## Start Record list

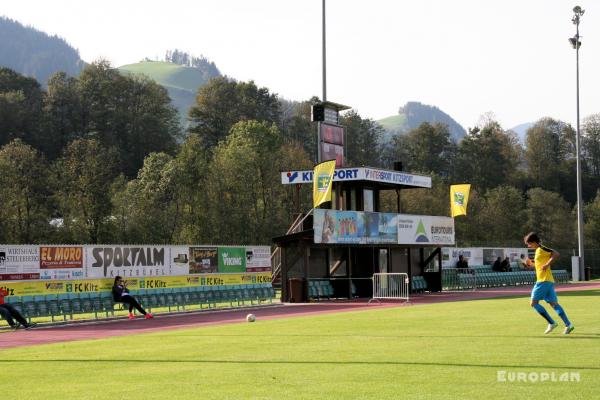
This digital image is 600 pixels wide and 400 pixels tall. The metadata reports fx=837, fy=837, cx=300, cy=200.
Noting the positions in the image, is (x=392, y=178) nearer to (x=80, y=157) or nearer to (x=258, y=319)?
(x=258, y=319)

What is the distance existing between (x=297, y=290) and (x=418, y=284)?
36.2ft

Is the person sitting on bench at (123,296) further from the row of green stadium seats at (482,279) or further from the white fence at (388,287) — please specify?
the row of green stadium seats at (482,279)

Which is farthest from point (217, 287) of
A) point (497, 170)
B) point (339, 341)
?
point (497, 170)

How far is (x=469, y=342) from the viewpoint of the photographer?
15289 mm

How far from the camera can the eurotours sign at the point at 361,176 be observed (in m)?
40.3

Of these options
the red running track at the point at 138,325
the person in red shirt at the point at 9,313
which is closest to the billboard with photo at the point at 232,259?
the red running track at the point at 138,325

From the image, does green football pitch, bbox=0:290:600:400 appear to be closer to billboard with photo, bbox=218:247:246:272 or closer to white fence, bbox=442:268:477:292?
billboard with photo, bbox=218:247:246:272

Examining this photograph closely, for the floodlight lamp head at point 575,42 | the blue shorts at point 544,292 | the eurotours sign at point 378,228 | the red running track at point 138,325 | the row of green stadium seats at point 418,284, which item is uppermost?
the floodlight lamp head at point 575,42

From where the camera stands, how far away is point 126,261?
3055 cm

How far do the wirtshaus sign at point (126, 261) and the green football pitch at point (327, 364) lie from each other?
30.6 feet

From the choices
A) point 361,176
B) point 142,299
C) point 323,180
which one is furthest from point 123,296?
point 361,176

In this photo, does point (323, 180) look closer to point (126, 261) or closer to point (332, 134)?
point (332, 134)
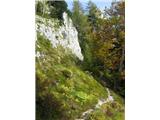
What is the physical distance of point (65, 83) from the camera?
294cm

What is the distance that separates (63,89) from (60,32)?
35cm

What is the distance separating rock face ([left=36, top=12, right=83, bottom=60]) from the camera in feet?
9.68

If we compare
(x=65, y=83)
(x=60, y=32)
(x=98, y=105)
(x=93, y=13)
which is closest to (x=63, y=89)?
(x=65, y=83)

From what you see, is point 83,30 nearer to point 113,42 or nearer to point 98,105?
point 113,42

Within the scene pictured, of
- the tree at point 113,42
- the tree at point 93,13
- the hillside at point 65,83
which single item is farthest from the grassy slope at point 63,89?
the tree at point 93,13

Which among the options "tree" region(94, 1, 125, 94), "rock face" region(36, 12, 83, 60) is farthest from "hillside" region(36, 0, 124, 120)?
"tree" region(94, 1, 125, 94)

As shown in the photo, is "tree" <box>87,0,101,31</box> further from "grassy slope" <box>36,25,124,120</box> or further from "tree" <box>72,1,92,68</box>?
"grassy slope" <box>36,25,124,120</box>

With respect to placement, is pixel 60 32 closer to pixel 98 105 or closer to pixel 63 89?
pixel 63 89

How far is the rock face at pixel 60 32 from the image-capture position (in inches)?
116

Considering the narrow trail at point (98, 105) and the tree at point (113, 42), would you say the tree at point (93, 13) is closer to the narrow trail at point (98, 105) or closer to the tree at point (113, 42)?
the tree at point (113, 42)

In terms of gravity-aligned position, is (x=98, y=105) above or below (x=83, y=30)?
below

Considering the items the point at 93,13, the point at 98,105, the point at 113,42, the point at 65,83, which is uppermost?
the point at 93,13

## End Record list

Problem: Every entry must be reproduced exactly, with the images left out.

Solution to the exercise:
This digital image is 600 pixels wide and 400 pixels tall. The metadata reports fx=837, fy=837, cx=300, cy=200.
Noting the positions in the image, is (x=392, y=178) nearer to (x=80, y=157) or nearer to (x=258, y=319)?
(x=258, y=319)

What is the distance existing between (x=297, y=290) and (x=418, y=284)?
36.2ft

Is the person sitting on bench at (123,296) further from the row of green stadium seats at (482,279) or further from the white fence at (388,287) — please specify?
the row of green stadium seats at (482,279)

Which is farthest from point (217, 287) of
A) point (497, 170)
B) point (339, 341)
?
point (497, 170)

How far is (x=469, y=342) from the viewpoint of the photographer?
15289 mm

How far from the camera can the eurotours sign at the point at 361,176 be observed (in m)?
40.3

Of these options
the red running track at the point at 138,325
the person in red shirt at the point at 9,313
which is closest to the billboard with photo at the point at 232,259?
the red running track at the point at 138,325

From the image, does green football pitch, bbox=0:290:600:400 appear to be closer to billboard with photo, bbox=218:247:246:272 or closer to white fence, bbox=442:268:477:292?
billboard with photo, bbox=218:247:246:272

Examining this photograph closely, for the floodlight lamp head at point 575,42 | the blue shorts at point 544,292 | the eurotours sign at point 378,228 | the red running track at point 138,325 | the row of green stadium seats at point 418,284, which item is uppermost?
the floodlight lamp head at point 575,42

From where the camera stands, how far away is point 126,261?
3055 cm

How far do the wirtshaus sign at point (126, 261) and the green football pitch at point (327, 364) lie from each other?
30.6 feet

From the choices
A) point 361,176
B) point 142,299
C) point 323,180
which one is furthest from point 123,296?
point 361,176

In this photo, does point (323, 180) look closer to point (126, 261) or closer to point (332, 134)?
point (332, 134)
What is the physical distance of point (65, 83) from the camera?
294cm

What is the distance that separates (63,89) from (60,32)?
35cm

What is the distance separating rock face ([left=36, top=12, right=83, bottom=60]) from the camera in feet?
9.68

If we compare
(x=65, y=83)
(x=60, y=32)
(x=98, y=105)
(x=93, y=13)
which is closest to (x=63, y=89)?
(x=65, y=83)

From what you see, is point 83,30 nearer to point 113,42 or nearer to point 98,105?
point 113,42

Within the scene pictured, of
- the tree at point 113,42
- the tree at point 93,13
- the hillside at point 65,83
which single item is farthest from the grassy slope at point 63,89?
the tree at point 93,13

Which among the options "tree" region(94, 1, 125, 94), "rock face" region(36, 12, 83, 60) is farthest from "hillside" region(36, 0, 124, 120)?
"tree" region(94, 1, 125, 94)

As shown in the photo, is "tree" <box>87,0,101,31</box> further from "grassy slope" <box>36,25,124,120</box> or further from "tree" <box>72,1,92,68</box>?
"grassy slope" <box>36,25,124,120</box>

With respect to placement, is pixel 60 32 closer to pixel 98 105 or closer to pixel 63 89?
pixel 63 89

How far is the rock face at pixel 60 32 from the image-capture position (in inches)?
116

Considering the narrow trail at point (98, 105) and the tree at point (113, 42), would you say the tree at point (93, 13) is closer to the narrow trail at point (98, 105) or closer to the tree at point (113, 42)?
the tree at point (113, 42)

In terms of gravity-aligned position, is (x=98, y=105) above or below (x=83, y=30)?
below

Considering the items the point at 93,13, the point at 98,105, the point at 113,42, the point at 65,83, which is uppermost?
the point at 93,13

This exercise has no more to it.